#### The records
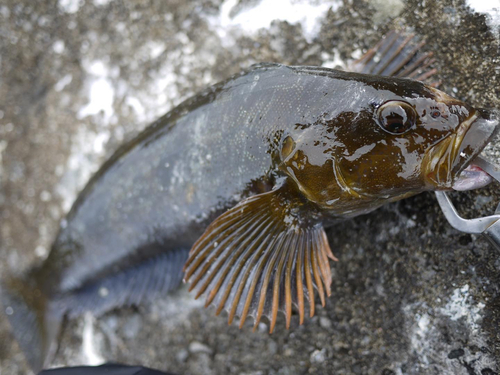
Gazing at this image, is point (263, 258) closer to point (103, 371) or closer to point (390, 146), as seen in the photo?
point (390, 146)

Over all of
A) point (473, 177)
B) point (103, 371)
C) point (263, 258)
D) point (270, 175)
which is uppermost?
point (270, 175)

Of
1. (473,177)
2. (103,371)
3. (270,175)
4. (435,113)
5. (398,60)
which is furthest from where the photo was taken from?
(103,371)

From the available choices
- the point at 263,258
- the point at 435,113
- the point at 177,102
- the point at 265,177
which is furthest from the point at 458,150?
the point at 177,102

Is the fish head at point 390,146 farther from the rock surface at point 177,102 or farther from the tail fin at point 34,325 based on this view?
the tail fin at point 34,325

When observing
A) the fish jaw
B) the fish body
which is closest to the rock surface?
the fish jaw

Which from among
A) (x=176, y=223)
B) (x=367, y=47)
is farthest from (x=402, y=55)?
(x=176, y=223)

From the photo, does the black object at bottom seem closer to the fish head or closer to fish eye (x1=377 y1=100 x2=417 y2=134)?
the fish head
########
Exercise requirements ::
Present every line of the entries above as a numbered list, omitting blank lines and leaving out the pictures.

Solution ::
1. Gazing at this image, is point (263, 258) closer to point (103, 371) or closer to point (390, 146), as seen in the photo?
2. point (390, 146)
3. Over all of
4. A) point (473, 177)
5. B) point (103, 371)
6. C) point (263, 258)
7. D) point (270, 175)
8. which is uppermost?
9. point (270, 175)
10. Of
11. 1. (473,177)
12. 2. (103,371)
13. 3. (270,175)
14. 4. (435,113)
15. 5. (398,60)
16. which is furthest from where the photo was taken from?
17. (103,371)
18. From the available choices
19. - the point at 263,258
20. - the point at 435,113
21. - the point at 177,102
22. - the point at 265,177
23. which is furthest from the point at 458,150?
24. the point at 177,102
25. Is the fish head at point 390,146 farther from the rock surface at point 177,102 or farther from the tail fin at point 34,325 based on this view?
26. the tail fin at point 34,325
27. When observing
28. A) the fish jaw
29. B) the fish body
30. which is closest to the rock surface?
31. the fish jaw
32. Which from among
33. A) (x=176, y=223)
34. B) (x=367, y=47)
35. is farthest from (x=402, y=55)?
36. (x=176, y=223)
37. From the photo, does the black object at bottom seem closer to the fish head or closer to fish eye (x1=377 y1=100 x2=417 y2=134)?
38. the fish head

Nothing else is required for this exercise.